# Introduction to Scikit-learn

In this lab session we will start working with the scikit-learn library for doing supervised learning.
We are using a simple toy datasets that's included with scikit-learn and consists of low resolution images of handwritten digits.
The task is to classify each image into which digit it represents, from zero to nine.

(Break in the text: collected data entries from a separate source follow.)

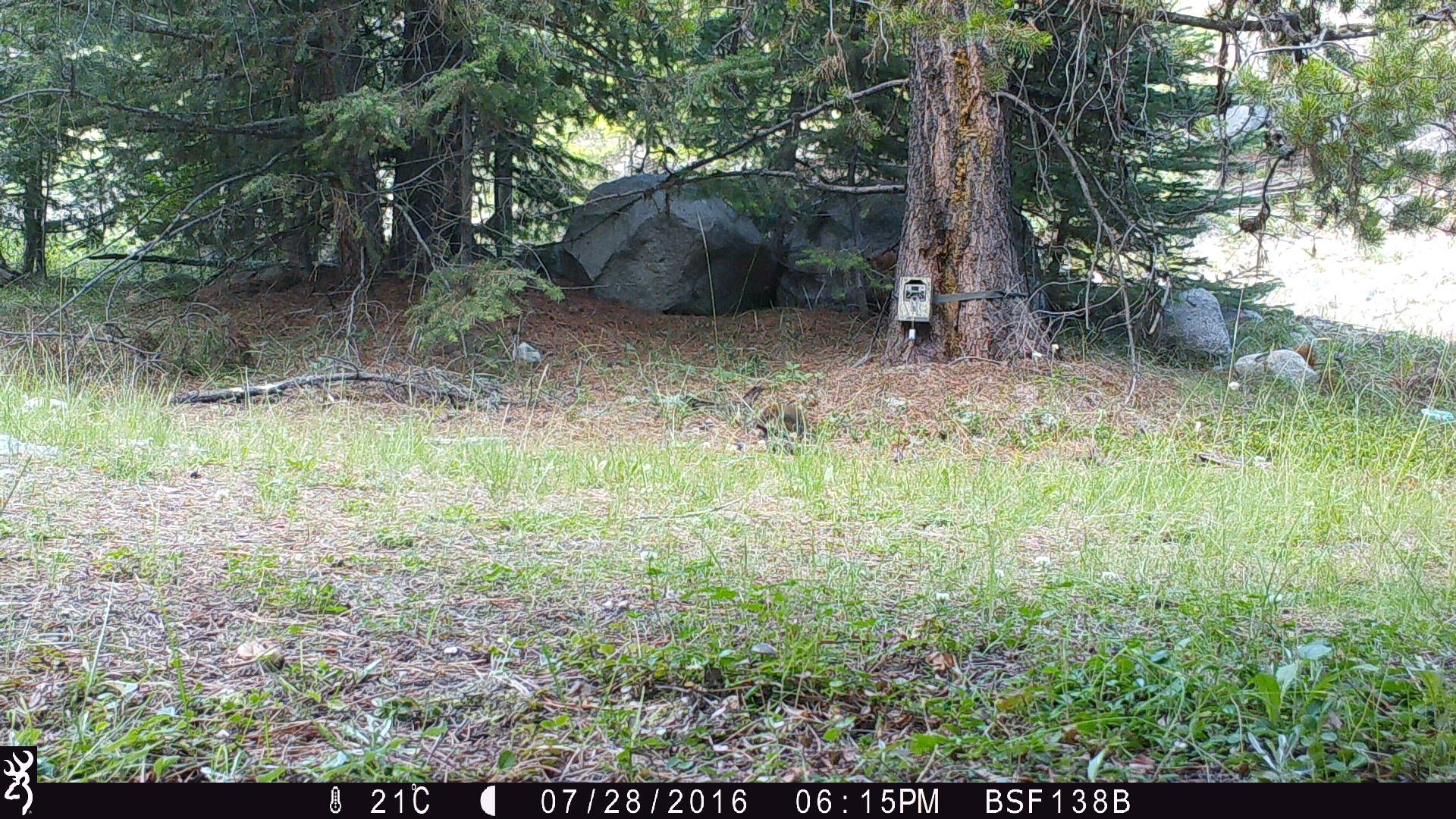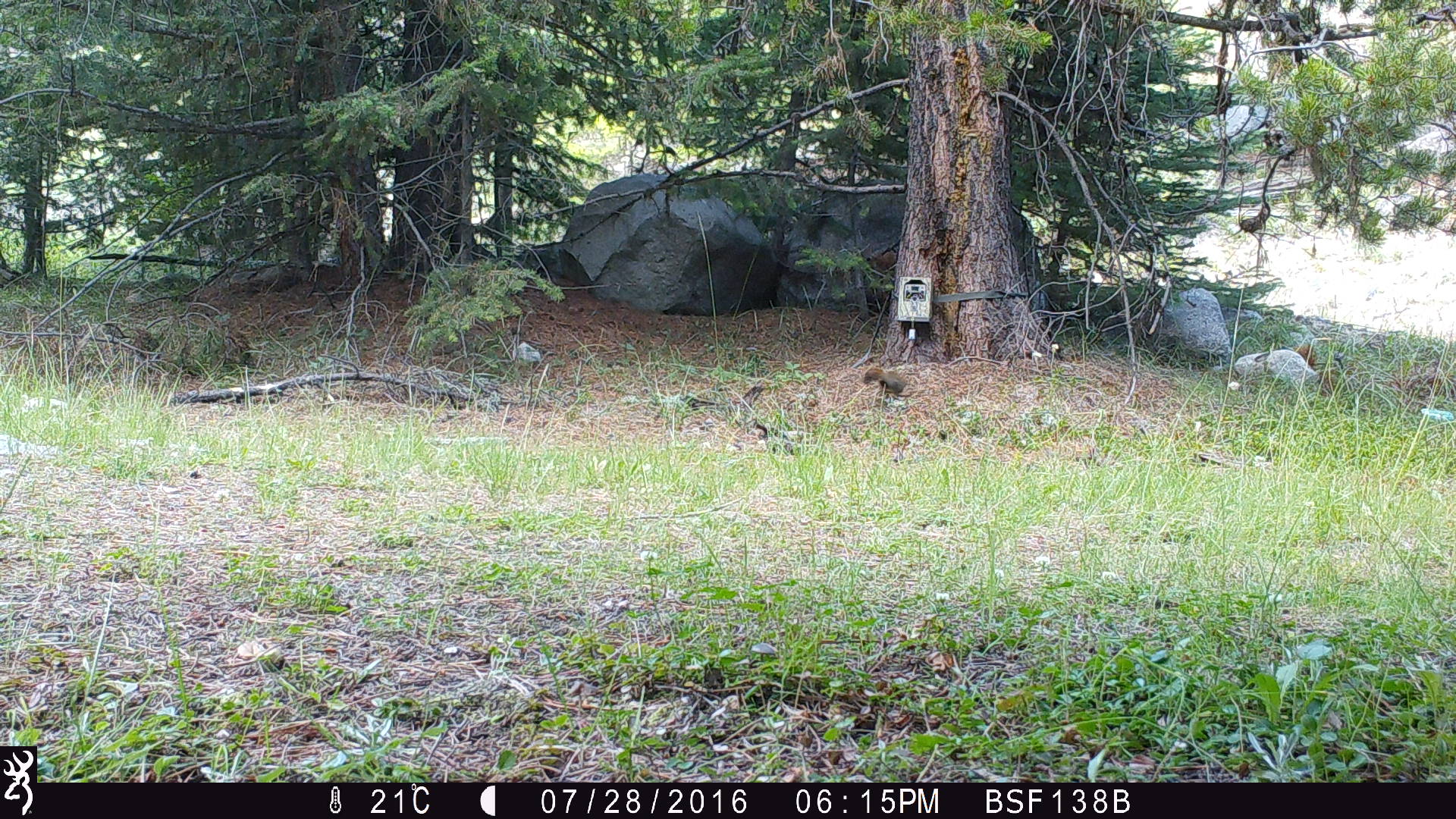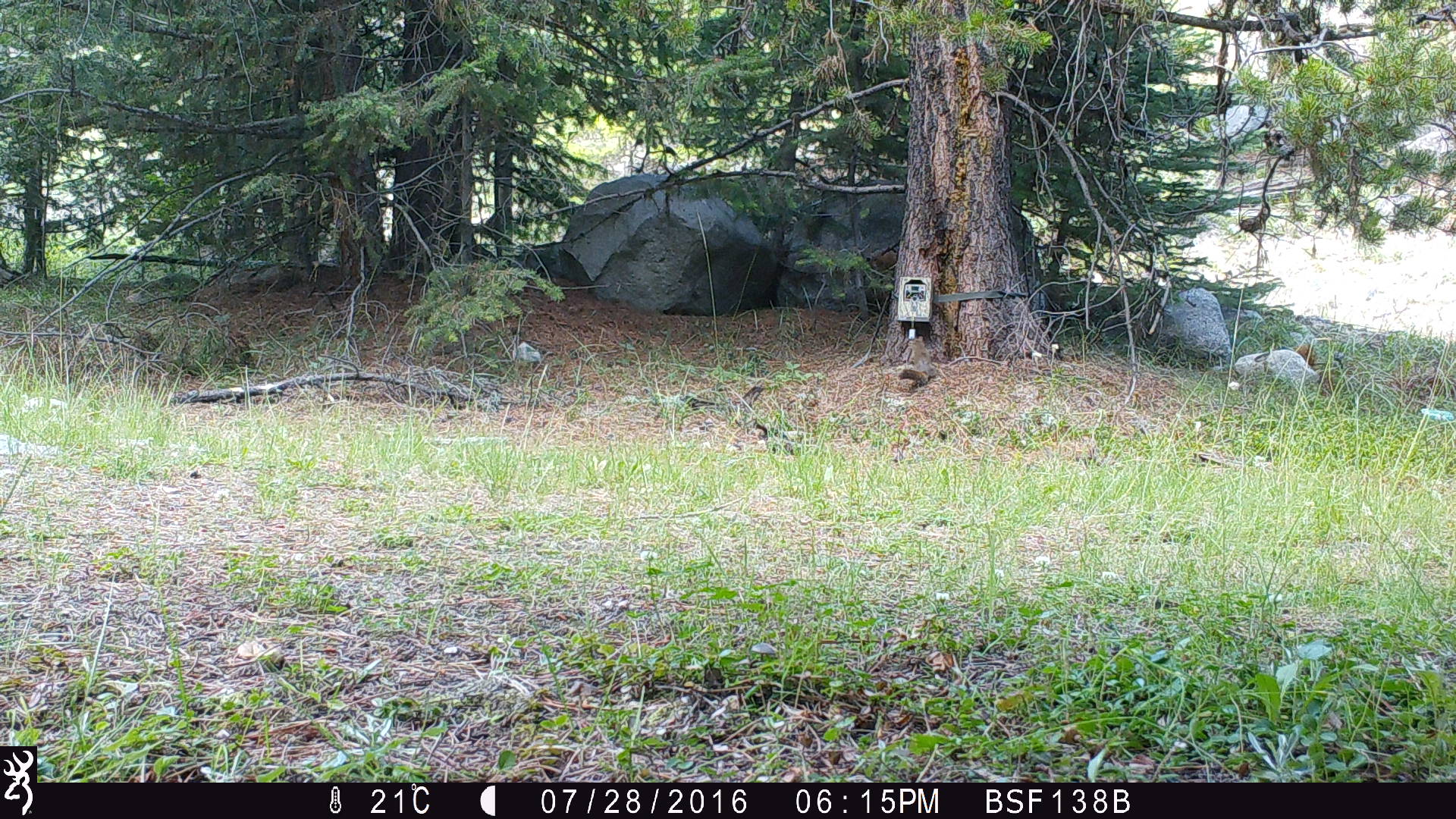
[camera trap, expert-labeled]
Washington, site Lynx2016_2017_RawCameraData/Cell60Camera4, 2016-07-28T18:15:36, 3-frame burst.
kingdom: Animalia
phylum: Chordata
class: Mammalia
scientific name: Mammalia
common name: small mammal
Small mammal (Mammalia). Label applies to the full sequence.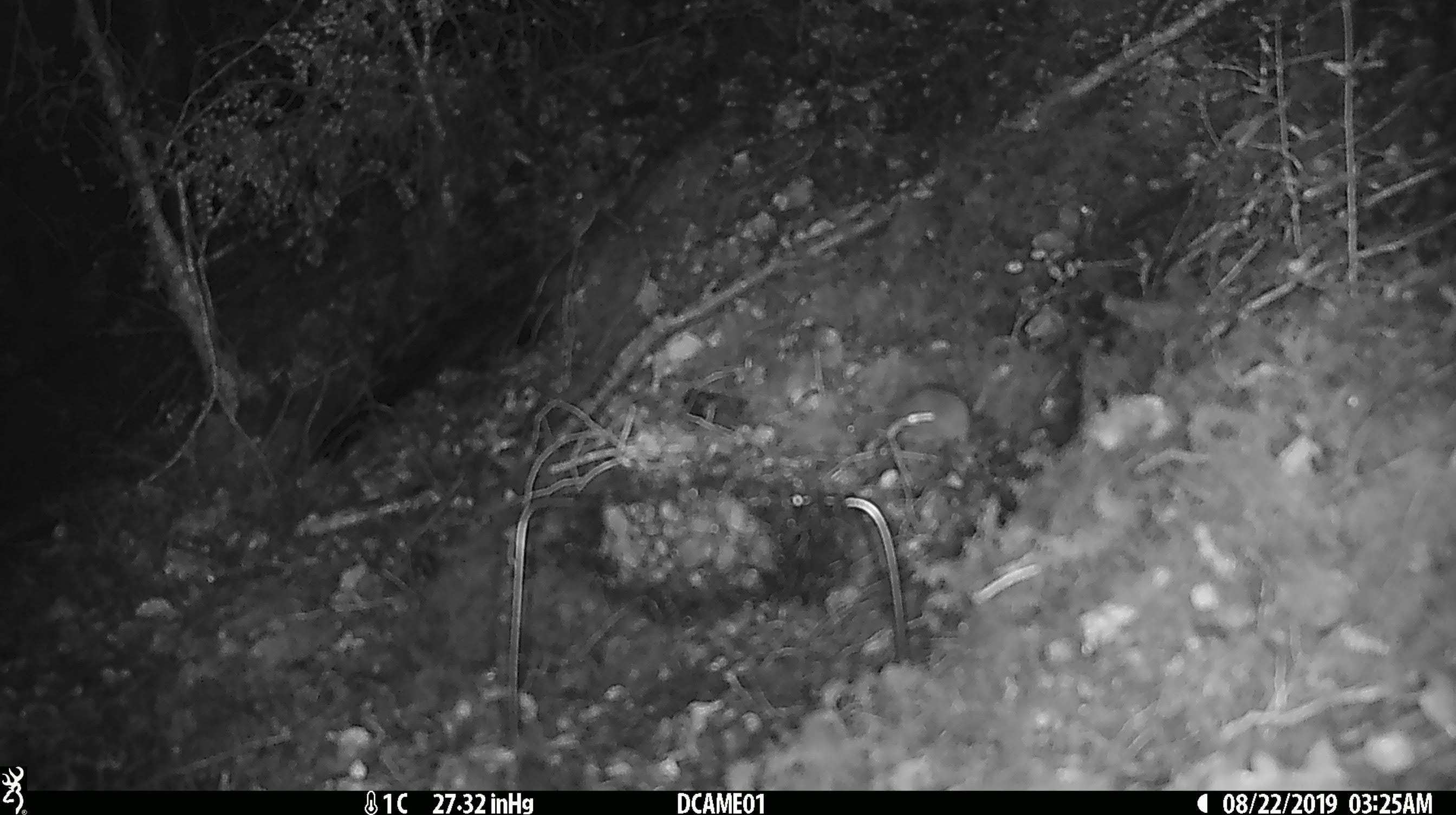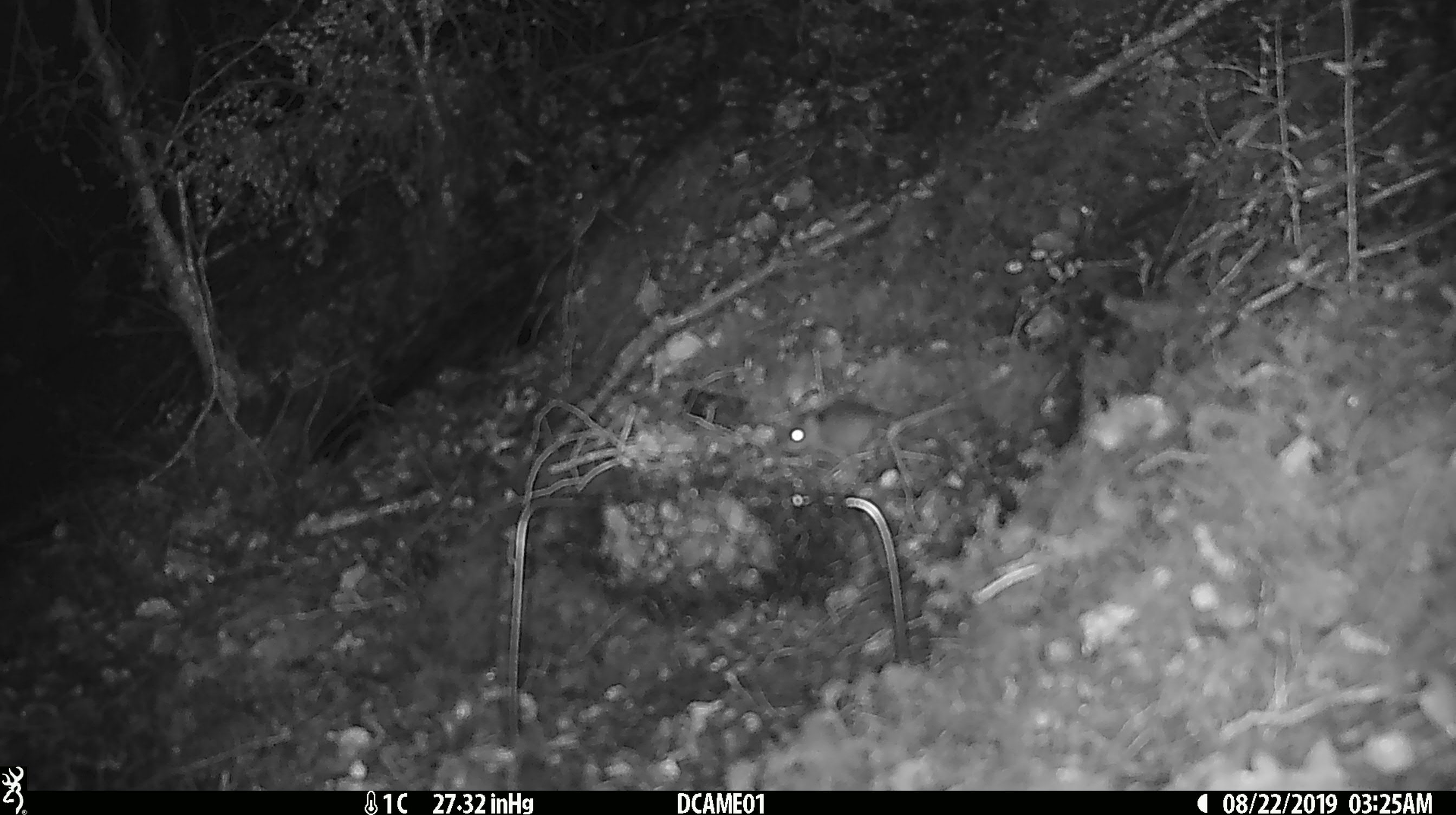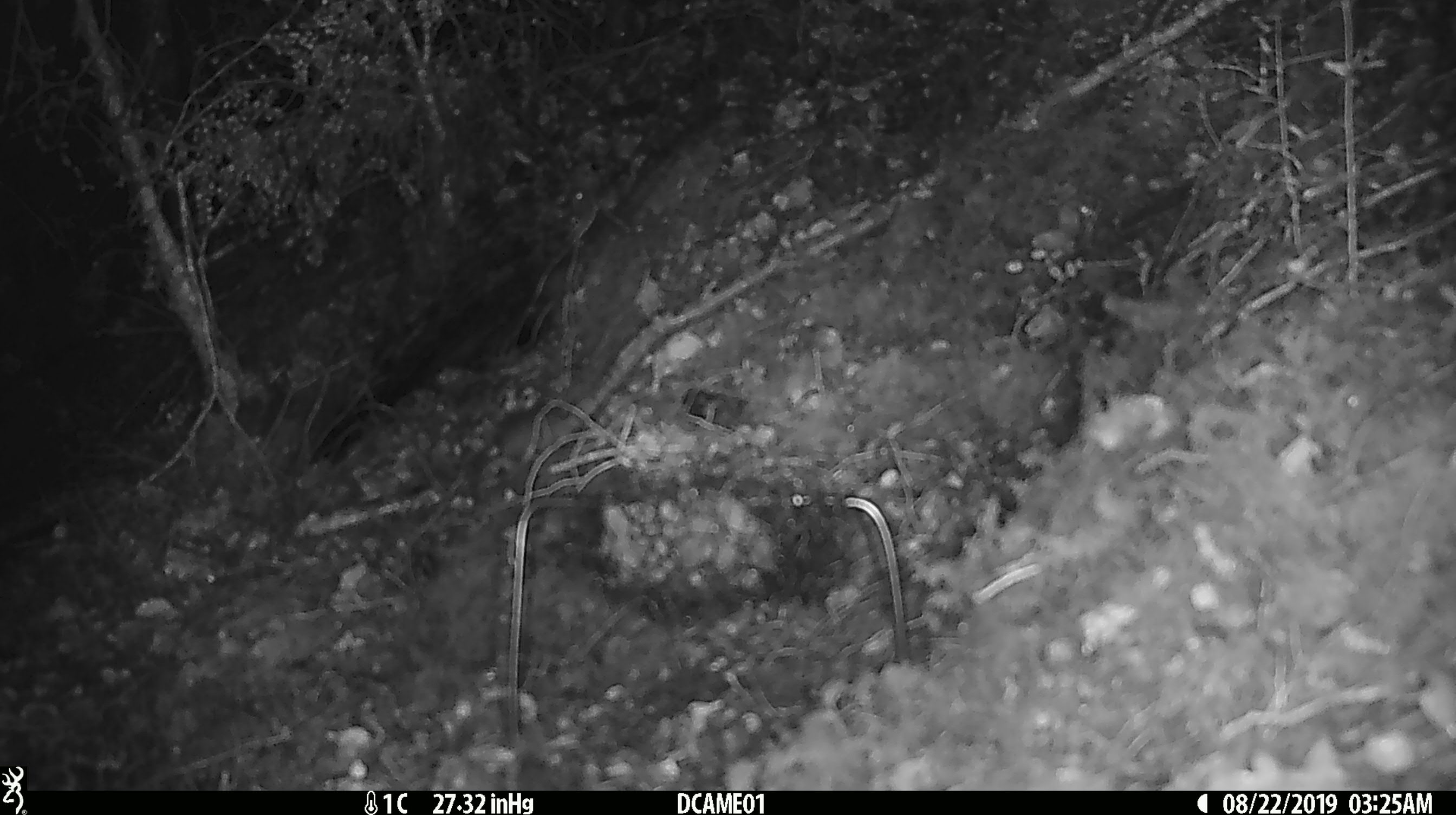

## Data loading and splitting
Before we start with the machine learning, it's a good idea to have a look at the data first.

In [None]:
from sklearn.datasets import load_digits
import numpy as np
digits = load_digits()

The digits object is similar to a dictionary and contains the data and some information about the dataset. The most important attributes are ``digits.data`` and ``digits.target``, both of which are numy arrays:

In [None]:
digits.keys()

### Task
Find out the number of images stored in ``digits.data`` (keeping in mind that the rows correspond to samples and columns correspond to features) and confirm that there are ten separate classes in ``digits.target``.

In [None]:
# your solution here ...

You can see that there are 64 features in the dataset. These represent the grays-scale values in an 8x8 pixel image. We can vizualize these using matplotlib's ``matshow``:

In [None]:
import matplotlib.pyplot as plt
%matplotlib inline

plt.matshow(digits.data[0].reshape(8, 8), cmap=plt.cm.Greys)

### Task
Plot the first 10 images in the dataset and set the title of the plot to the corresponding class.

In [None]:
fig, axes = plt.subplots(2, 5,
                         subplot_kw={'xticks': (), 'yticks': ()})
for ax, im, label in zip(axes.ravel(), digits.data, digits.target):
    ax.imshow(im.reshape(8, 8), cmap=plt.cm.Greys)
    ax.set_title(label)


In [None]:
for i in range(10):
    image = digits.data[i]
    plt.matshow(image.reshape(8, 8), cmap=plt.cm.Greys)
    plt.title(digits.target[i])

Next, we need to split the data into a training set for building the model and a test set for evaluating the model. We can use the ``train_test_split`` function from the ``model_selection`` module for that:

In [None]:
from sklearn.model_selection import train_test_split

X_train, X_test, y_train, y_test = train_test_split(
    digits.data, digits.target, random_state=0)
print(X_train.shape)
print(X_test.shape)

## Building our first classifier
We will use the ``LogisticRegression`` model (which, despite its name, is a classifier). We will discuss the model more in-depth later today.

The first step to using a model is importing it:

In [None]:
from sklearn.linear_model import LogisticRegression

Then, we instantiate the model. The lr object we create contains the logic for creating the model, making predictions, and will also store the model parameters we learned from the data.

In [None]:
lr = LogisticRegression()

Now, we can fit the model on the training data:

In [None]:
lr.fit(X_train, y_train)

Apply the model and evaluate it on the training data:

In [None]:
print(lr.predict(X_train))
print(y_train)

For classification, score computes the accuracy, which is the fraction of correctly classified examples.

In [None]:
lr.score(X_train, y_train)

### Task
Compute the accuracy of the model on the test set. Then, use the ``predict`` method to get the test set predictions, and compute the accuracy yourself using numpy. It should yield the same result.

Next, find 10 examples from the test set that have been misclassified, plot the image and the true and predicted classes. Do the mistakes made by the classifier make sense?

In [None]:
# solution here..

## Another classifier

### Task
Try out a different classifier, the ``KNeighborsClassifier`` from the ``sklearn.neighbors`` module. As before, train the model on the training set, then evaluate it on the test set.

In [None]:
# solution here ...

# Regression
Next we will look at a regression problem. The dataset we are using is the  "Boston housing dataset" that predicts house prices in different Boston neighborhoods in the 1970s.
Let's start by loading the data:

In [None]:
from sklearn.datasets import load_boston
boston = load_boston()
print(boston.keys())

The ``boston.DESCR`` attribute provides a description of the dataset:

In [None]:
print(boston.DESCR)

### Task
Confirm the number of samples and features in the ``boston.data`` attribute. Then look at the target attribute ``boston.target`` and plot it's distribution using ``plt.hist``.

In [None]:
# solution here ...

### Task

Proceed as we did for classification, and split the data into a training and a test set. Then fit a ``LinearRegression`` model from the ``sklearn.linear_model`` module on the training set, and evaluate it on the test set. The metric provided by the ``score`` method for regression is the $R^2$ score, with 1 being a perfect score and 0 being the score of a constant prediction.

Create a scatter plot of the predictions against the ground truth on the test set. This plot can often be a helpful analysis tool in regression.